In recent months, a ban of the Alternative for Germany (AfD) appeared to be inching closer and closer, but now a key voice has clearly spoken out against such a move.
Chancellor Friedrich Merz has now said that voting on an AfD ban in the Bundestag is not the right path, saying it “smacks too much of the elimination of political rivals.” He said he does not believe the current evidence is sufficient.
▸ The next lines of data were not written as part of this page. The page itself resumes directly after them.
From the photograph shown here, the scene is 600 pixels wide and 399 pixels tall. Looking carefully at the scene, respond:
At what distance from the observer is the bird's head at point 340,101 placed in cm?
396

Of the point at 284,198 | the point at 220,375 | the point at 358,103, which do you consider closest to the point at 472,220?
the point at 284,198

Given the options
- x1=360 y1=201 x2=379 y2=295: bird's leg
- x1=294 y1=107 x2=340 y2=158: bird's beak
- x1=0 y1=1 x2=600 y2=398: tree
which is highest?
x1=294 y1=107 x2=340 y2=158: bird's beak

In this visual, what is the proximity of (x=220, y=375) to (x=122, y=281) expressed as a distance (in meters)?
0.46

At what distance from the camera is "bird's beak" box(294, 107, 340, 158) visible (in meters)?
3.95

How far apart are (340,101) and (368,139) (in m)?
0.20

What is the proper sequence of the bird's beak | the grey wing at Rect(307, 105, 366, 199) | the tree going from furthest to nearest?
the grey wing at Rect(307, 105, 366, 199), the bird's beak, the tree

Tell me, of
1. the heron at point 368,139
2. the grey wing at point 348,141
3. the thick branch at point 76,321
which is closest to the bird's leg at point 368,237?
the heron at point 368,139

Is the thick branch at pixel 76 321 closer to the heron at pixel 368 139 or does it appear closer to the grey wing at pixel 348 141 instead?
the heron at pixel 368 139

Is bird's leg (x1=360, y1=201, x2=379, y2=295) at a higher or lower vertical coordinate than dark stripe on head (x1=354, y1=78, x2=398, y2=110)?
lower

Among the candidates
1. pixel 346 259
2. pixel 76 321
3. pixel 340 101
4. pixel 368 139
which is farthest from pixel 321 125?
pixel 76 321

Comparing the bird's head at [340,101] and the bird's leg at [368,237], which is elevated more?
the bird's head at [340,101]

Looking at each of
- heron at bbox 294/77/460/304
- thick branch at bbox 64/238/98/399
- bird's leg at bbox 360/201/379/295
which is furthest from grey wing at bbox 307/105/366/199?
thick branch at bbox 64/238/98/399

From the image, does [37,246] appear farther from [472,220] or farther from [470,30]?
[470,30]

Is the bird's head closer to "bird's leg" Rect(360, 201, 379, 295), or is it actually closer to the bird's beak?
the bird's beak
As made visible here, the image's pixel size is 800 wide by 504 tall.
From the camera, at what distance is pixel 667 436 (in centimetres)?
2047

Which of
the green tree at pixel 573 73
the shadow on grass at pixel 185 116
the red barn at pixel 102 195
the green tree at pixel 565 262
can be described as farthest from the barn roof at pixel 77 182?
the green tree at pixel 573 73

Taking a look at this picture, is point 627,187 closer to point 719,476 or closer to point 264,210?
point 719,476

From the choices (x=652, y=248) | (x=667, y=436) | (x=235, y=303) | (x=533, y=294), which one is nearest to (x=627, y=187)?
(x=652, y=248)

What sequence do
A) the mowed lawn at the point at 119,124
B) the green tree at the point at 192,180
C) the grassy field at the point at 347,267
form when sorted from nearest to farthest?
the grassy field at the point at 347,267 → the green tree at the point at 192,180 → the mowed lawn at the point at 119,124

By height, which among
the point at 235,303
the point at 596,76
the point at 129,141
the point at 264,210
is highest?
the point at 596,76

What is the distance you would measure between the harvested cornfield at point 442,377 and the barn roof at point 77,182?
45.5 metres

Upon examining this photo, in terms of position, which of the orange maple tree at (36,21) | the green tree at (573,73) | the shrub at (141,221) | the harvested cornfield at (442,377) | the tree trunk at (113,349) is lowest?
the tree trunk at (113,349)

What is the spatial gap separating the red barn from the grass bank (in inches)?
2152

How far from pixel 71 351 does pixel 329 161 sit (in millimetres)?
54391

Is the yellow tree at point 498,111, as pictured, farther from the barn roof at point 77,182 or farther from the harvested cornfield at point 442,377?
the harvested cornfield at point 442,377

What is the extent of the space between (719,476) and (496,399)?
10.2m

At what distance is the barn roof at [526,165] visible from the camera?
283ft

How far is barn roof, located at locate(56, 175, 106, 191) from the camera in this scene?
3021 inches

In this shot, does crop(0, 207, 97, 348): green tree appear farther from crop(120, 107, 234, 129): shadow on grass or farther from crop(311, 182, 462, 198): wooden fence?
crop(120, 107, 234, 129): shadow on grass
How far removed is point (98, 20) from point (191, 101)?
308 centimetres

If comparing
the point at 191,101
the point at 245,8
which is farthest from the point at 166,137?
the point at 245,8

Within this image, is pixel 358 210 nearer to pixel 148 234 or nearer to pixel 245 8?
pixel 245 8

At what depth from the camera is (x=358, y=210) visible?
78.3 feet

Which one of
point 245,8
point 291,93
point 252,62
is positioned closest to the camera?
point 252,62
He has even gone a step farther, stating that former Interior Minister Nancy Faeser, an SPD politician with far-left sympathies who wrote for Antifa Magazine, was wrong to classify the AfD as “confirmed” right-wing extremist in the Federal Office for the Protection of the Constitution (BfV) report. Critics indicate that she rushed the report out at the last minute of her tenure, despite the BfV having no president and despite a lack of any expert review, which she had previously promised would happen.
Speaking to Die Zeit, Merz said; “Working ‘aggressively and militantly’ against the free democratic basic order must be proven. And the burden of proof lies solely with the state. That is a classic task of the executive branch. And I have always internally resisted initiating ban proceedings from within the Bundestag. That smacks too much of political competition elimination to me.”
Merz also expressed his displeasure with Faeser’s move to release the report on her last day of work.